Russia Bombs Kyiv Factory After Moskva Warship Sinks In Black Sea
The flagship of Russia’s Black Sea fleet has sunk after what Kyiv said was a Ukrainian missile strike, dealing one of the heaviest blows yet to Moscow’s war effort and providing a stunning symbol of Kyiv’s resistance against a better-armed foe.
Kyiv says it hit the cruiser Moskva with missiles fired from the coast. Russia did not confirm the attack but said the ship sank while being towed in stormy seas after a fire caused by an explosion of ammunition.
Moscow said more than 500 sailors had been evacuated. There was no independent confirmation of the fate of the crew.
Although Russia did not acknowledge that Ukrainian missiles had hit the ship, early on Friday it struck what it described as a factory in Kyiv that made and repaired anti-ship missiles, in apparent retaliation.
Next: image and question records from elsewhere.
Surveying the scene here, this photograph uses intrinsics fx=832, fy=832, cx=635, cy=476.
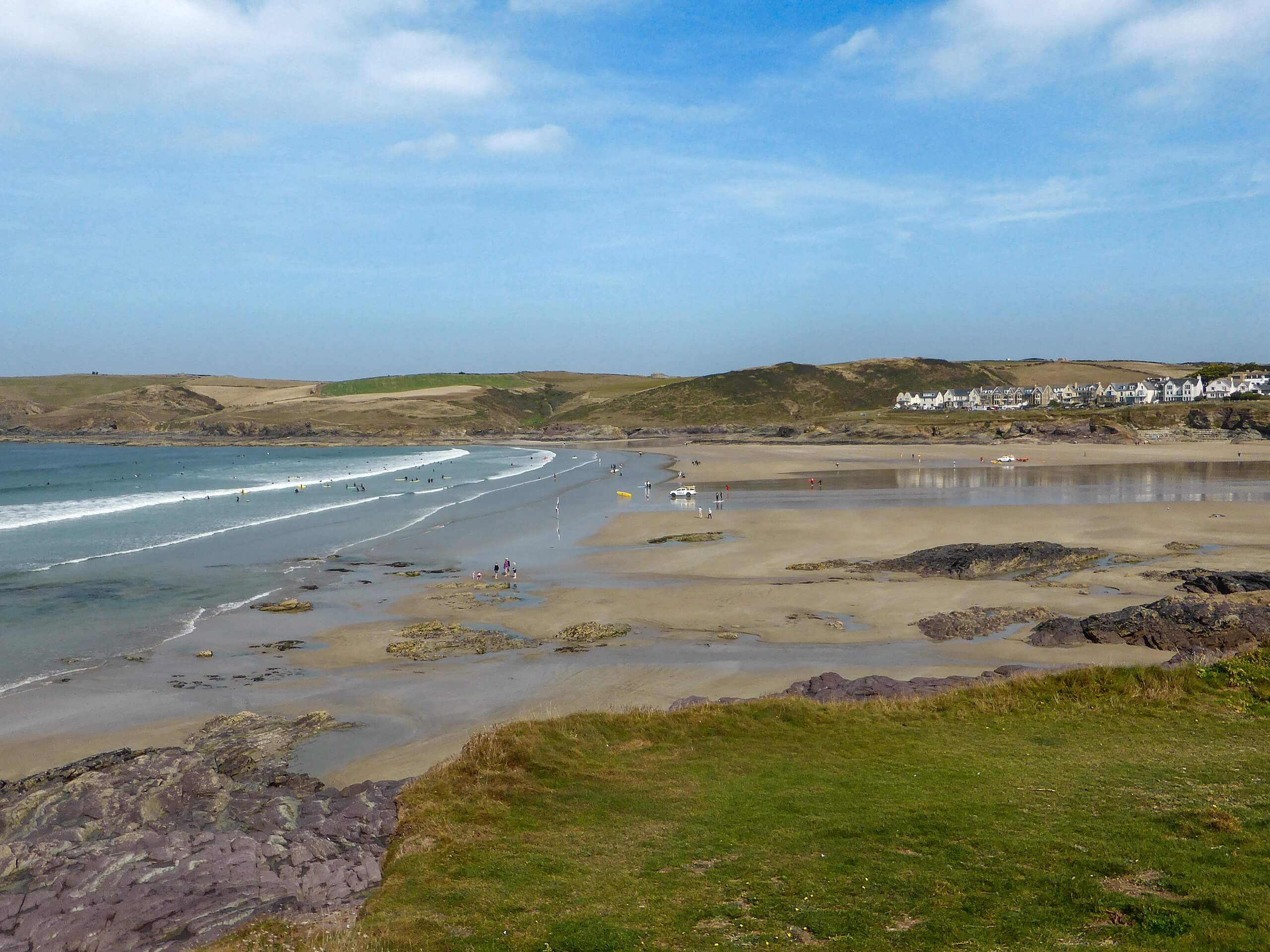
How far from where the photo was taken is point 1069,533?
4044 cm

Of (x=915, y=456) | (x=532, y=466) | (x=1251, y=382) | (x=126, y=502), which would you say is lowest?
(x=126, y=502)

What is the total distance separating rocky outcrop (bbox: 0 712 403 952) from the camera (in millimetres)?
9000

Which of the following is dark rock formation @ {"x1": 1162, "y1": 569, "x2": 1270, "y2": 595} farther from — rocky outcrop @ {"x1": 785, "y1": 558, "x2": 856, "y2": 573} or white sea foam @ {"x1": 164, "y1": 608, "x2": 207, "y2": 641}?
white sea foam @ {"x1": 164, "y1": 608, "x2": 207, "y2": 641}

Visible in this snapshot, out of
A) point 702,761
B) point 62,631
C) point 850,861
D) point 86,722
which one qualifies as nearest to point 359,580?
point 62,631

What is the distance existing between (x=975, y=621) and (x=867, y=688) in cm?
947

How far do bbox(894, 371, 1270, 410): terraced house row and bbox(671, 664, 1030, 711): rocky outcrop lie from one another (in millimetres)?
154924

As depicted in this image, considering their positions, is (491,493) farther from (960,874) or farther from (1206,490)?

The Moskva was by far Russia’s largest vessel in the Black Sea fleet, equipped with guided missiles to attack the shore and shoot down planes, and radar to provide air defence cover for the fleet.
On the first day of the war, Feb. 24, the ship ordered Ukrainian defenders of an island outpost to surrender and they radioed back an obscenity, an event marked on a postage stamp that Kyiv released hours before saying it had struck it.
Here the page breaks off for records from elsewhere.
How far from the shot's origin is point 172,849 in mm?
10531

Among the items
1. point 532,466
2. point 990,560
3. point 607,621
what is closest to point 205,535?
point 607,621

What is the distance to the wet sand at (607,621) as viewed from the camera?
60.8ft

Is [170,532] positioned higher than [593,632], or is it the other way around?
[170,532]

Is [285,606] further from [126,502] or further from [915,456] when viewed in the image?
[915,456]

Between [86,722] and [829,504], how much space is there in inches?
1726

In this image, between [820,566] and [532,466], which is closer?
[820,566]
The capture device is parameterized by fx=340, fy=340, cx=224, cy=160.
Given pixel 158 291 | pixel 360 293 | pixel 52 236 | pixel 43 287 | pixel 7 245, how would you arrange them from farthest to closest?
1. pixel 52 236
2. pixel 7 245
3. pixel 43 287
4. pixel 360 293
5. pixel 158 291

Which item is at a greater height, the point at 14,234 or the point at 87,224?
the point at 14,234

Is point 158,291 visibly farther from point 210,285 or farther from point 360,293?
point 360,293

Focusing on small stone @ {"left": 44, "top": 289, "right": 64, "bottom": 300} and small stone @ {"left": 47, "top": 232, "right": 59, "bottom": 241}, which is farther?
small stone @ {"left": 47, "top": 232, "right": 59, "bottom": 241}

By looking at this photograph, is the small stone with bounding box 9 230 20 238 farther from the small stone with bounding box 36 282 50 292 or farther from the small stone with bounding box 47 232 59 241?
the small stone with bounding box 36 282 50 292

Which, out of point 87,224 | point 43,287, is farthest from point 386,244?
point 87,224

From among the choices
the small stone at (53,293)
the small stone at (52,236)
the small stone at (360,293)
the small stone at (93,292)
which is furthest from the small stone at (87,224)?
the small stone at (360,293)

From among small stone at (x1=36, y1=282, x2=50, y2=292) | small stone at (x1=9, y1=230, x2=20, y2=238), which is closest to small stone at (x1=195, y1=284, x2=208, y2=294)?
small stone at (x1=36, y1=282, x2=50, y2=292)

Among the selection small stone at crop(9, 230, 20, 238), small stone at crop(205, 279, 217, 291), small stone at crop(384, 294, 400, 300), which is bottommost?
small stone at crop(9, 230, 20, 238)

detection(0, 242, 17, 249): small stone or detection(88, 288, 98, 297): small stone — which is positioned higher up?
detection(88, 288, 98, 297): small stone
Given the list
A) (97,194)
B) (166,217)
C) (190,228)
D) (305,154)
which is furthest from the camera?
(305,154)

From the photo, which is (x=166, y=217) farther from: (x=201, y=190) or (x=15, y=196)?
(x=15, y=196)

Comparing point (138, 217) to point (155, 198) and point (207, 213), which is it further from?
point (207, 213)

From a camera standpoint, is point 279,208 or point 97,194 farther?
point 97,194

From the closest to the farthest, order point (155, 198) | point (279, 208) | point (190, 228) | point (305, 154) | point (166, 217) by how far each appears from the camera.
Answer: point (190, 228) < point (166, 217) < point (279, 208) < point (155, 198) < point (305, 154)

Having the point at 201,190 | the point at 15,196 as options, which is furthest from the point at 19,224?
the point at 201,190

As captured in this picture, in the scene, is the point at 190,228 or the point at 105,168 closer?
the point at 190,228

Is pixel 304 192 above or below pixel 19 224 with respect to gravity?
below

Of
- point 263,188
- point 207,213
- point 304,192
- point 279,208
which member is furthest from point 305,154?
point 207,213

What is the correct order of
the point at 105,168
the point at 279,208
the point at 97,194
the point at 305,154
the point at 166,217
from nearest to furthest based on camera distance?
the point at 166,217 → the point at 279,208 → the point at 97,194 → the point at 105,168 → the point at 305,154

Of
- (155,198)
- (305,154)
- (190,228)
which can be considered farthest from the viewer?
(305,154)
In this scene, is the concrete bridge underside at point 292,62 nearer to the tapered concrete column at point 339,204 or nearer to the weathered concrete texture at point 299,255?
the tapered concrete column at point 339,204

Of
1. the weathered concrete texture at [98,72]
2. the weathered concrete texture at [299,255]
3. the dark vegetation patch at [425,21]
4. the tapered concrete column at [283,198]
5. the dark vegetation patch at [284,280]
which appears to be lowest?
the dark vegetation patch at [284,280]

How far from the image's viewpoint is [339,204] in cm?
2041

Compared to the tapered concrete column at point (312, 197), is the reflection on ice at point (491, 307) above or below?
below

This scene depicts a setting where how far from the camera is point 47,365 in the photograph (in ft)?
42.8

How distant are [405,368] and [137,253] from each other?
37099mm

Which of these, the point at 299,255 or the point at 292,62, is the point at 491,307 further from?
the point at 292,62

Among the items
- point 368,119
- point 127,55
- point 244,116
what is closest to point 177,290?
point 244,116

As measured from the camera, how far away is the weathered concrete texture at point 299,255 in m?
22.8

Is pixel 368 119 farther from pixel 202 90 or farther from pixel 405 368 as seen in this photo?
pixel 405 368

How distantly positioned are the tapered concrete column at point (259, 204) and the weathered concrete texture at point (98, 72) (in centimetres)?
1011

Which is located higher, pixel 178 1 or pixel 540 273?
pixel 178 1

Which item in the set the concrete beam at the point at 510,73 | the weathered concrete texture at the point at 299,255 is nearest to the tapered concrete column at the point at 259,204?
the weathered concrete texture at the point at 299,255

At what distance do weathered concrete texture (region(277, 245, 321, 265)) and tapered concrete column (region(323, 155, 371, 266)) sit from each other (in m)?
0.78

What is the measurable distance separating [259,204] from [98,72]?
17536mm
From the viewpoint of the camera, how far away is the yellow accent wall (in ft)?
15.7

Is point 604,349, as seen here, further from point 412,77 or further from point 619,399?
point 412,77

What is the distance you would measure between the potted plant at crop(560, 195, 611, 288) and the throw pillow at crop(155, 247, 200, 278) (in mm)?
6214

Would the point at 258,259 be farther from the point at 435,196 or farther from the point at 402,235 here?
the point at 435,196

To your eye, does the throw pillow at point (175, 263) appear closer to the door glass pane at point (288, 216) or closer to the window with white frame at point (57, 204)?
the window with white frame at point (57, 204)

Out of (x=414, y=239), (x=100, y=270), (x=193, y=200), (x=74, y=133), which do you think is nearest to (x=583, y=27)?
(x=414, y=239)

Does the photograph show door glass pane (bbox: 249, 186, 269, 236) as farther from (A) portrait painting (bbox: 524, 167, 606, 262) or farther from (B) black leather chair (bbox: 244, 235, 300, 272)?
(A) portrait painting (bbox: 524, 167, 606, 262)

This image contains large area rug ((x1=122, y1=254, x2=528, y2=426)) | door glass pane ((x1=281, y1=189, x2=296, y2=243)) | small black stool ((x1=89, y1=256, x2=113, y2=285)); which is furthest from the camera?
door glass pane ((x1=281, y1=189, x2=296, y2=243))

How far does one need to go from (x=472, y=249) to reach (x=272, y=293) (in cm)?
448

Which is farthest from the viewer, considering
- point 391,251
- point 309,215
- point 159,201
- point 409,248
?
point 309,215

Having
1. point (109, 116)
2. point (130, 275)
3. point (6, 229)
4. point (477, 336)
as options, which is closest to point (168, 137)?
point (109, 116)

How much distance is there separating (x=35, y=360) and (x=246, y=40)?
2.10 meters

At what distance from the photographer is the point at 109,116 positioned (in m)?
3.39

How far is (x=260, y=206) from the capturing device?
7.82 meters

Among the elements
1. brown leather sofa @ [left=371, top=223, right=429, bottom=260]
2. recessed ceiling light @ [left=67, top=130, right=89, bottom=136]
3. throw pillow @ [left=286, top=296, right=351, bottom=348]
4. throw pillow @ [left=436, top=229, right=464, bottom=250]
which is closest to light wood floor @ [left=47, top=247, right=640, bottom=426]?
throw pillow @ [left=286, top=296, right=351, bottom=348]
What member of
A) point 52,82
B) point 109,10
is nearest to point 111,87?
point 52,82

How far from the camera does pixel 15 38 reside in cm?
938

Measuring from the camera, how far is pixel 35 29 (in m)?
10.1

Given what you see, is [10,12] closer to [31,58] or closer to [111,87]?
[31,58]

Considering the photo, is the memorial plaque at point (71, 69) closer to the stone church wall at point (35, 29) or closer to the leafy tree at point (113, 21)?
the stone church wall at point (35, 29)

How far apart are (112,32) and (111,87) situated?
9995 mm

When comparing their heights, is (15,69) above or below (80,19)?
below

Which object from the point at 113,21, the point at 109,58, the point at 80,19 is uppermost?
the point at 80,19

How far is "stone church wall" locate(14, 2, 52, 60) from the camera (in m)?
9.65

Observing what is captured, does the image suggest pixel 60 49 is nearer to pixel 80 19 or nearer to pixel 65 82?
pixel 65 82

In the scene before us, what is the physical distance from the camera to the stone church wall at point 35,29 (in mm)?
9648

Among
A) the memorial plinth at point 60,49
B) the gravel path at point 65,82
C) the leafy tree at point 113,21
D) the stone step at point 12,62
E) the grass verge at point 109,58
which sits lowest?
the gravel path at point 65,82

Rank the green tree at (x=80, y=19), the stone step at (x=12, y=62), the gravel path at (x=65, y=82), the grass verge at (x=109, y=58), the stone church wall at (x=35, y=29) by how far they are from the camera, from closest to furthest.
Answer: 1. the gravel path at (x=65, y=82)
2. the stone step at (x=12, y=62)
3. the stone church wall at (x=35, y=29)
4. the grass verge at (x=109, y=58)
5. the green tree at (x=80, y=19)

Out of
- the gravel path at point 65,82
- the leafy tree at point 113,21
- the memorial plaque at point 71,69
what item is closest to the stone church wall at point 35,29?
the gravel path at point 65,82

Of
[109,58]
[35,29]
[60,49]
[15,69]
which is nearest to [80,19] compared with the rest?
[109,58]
In an overnight address, President Volodymyr Zelenskyy partially quoted that epithet, paying homage to “those who showed that Russian ships can go — only down to the bottom.”
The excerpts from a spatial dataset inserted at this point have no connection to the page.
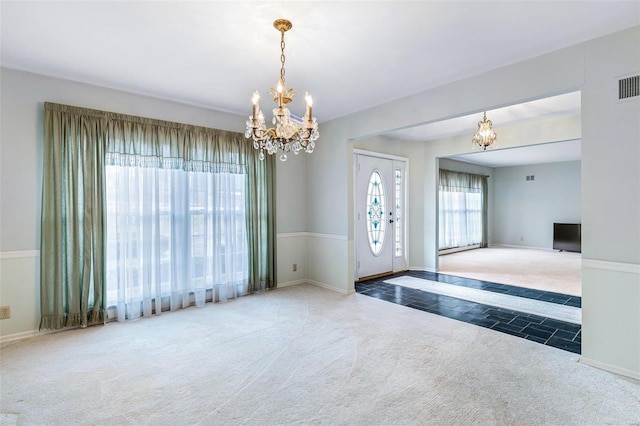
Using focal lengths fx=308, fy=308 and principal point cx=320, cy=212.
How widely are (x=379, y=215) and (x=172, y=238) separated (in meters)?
3.57

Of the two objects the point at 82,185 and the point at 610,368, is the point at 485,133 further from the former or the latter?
the point at 82,185

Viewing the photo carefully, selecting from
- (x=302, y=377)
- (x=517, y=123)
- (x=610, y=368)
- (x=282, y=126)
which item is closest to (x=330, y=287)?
(x=302, y=377)

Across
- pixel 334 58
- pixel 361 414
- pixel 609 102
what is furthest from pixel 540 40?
pixel 361 414

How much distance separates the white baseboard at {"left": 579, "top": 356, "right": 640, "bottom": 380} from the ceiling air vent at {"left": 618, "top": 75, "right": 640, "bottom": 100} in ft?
6.93

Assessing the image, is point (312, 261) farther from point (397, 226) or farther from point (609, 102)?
point (609, 102)

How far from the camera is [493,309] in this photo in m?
3.92

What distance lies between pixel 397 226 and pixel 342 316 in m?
2.96

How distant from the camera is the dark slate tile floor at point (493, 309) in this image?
10.3ft

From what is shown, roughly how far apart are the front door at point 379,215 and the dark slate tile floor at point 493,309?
0.38 metres

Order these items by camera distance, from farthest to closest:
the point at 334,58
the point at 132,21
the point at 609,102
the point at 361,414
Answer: the point at 334,58 → the point at 609,102 → the point at 132,21 → the point at 361,414

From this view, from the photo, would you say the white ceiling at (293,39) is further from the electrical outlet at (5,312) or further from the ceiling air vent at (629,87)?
the electrical outlet at (5,312)

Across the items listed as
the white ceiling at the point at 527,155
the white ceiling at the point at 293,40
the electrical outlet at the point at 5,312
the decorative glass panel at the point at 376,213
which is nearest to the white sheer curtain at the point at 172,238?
the electrical outlet at the point at 5,312

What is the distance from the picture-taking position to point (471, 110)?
323 cm

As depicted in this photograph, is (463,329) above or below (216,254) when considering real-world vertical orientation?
below
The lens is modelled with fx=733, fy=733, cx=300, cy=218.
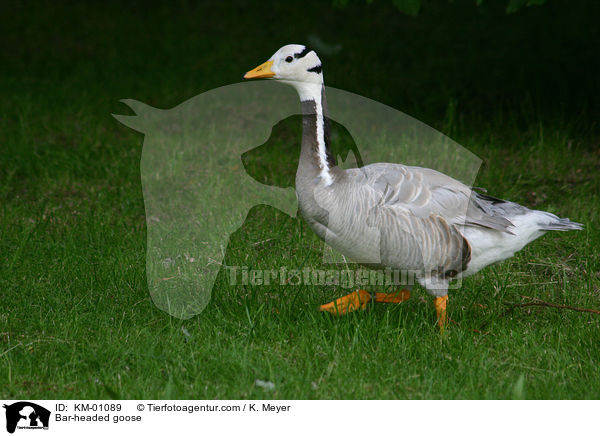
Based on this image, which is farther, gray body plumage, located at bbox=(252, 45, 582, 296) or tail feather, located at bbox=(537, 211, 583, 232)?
tail feather, located at bbox=(537, 211, 583, 232)

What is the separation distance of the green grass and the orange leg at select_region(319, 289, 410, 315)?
9cm

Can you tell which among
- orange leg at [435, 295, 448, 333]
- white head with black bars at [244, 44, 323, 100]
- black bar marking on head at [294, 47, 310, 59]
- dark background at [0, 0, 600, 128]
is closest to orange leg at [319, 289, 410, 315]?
orange leg at [435, 295, 448, 333]

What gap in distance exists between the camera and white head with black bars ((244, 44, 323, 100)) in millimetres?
4410

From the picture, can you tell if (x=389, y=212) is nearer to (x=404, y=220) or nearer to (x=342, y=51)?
(x=404, y=220)

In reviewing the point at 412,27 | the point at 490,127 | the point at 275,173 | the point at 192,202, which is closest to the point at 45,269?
the point at 192,202

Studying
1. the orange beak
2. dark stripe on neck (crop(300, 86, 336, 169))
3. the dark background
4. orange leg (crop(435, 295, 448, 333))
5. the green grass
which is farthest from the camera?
the dark background

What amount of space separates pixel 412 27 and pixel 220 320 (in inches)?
292

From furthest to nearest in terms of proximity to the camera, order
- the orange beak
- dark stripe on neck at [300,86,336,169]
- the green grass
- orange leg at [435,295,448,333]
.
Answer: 1. orange leg at [435,295,448,333]
2. dark stripe on neck at [300,86,336,169]
3. the orange beak
4. the green grass

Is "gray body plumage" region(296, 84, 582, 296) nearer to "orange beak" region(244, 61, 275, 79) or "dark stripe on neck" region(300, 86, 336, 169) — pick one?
"dark stripe on neck" region(300, 86, 336, 169)

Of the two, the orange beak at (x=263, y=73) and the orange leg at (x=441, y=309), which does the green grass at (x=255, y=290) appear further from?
the orange beak at (x=263, y=73)

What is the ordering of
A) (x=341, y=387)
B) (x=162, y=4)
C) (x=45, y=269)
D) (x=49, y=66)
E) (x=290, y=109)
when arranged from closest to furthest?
1. (x=341, y=387)
2. (x=45, y=269)
3. (x=290, y=109)
4. (x=49, y=66)
5. (x=162, y=4)

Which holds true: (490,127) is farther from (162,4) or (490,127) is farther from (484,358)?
(162,4)

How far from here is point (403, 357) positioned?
4336 mm

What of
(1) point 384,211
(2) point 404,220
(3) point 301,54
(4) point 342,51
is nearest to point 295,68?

Russia has used its naval power to blockade Ukrainian ports and threaten a potential amphibious landing along the coast. Without its flagship, its ability to menace Ukraine from the sea could be crippled.
“If reports of Moskva’s sinking prove true it will be emblematic of Russia’s overall military effort thus far,” tweeted Michael Kofman, an expert on Russia’s military, who called it a “major loss for the Russian navy.”
No warship of such size has been sunk during conflict since Argentina’s General Belgrano, torpedoed by the British in the 1982 Falklands war.
BLASTS IN KYIV
Kyiv was hit on Friday by some of the most powerful explosions heard since Russian forces withdrew from the area two weeks ago. Moscow said it had struck a plant in capital that made and repaired Ukrainian missiles, including anti-ship missiles.
“The number and scale of missile strikes on targets in Kyiv will increase in response to any terrorist attacks or acts of sabotage on Russian territory committed by the Kyiv nationalist regime,” the Russian Defence Ministry said in a statement.
Kirill Kyrylo, 38, a worker at a car repair shop, said he had seen three blasts hit an industrial building across the street, causing a blaze that was later put out by firefighters.
“The building was on fire and I had to hide behind my car,” he said, pointing out the shattered glass of the repair shop and bits of metal that had flown over from the burning building across the street.
Russia’s defence ministry also said it had captured the Ilyich steel works in Mariupol, one of the last industrial areas holding out in the besieged eastern city that has seen the war’s heaviest fighting and the worst humanitarian catastrophe.
Ukraine said it had repelled Russian offensives in the town of Popasna and Rubizhne, in an area north of Mariupol. Both reports could not be independently confirmed.
Russia pulled its troops out of northern Ukraine this month after a huge armored assault on Kyiv was repelled at the outskirts of the capital.
Moscow now says its main war aim is capturing the Donbas, an eastern region of two provinces that are already partly held by Russian-backed separatists and that Russia wants Kyiv to cede. It has sent a new column of thousands of troops into the east for what Ukraine anticipates will be a major assault.
Moscow says it hopes to seize all of Mariupol soon, which would be the only big city it has captured so far.
The Black Sea port, home to 400,000 people before the war, has been reduced to rubble by seven weeks of siege and bombardment, with tens of thousands of people trapped inside. Thousands of civilians have died there.
Russia initially described its aims in Ukraine as disarming its neighbor and defeating nationalists there.
Kyiv and its Western allies say those are bogus justifications for an unprovoked war of aggression that has driven a quarter of Ukraine’s 44 million people from their homes.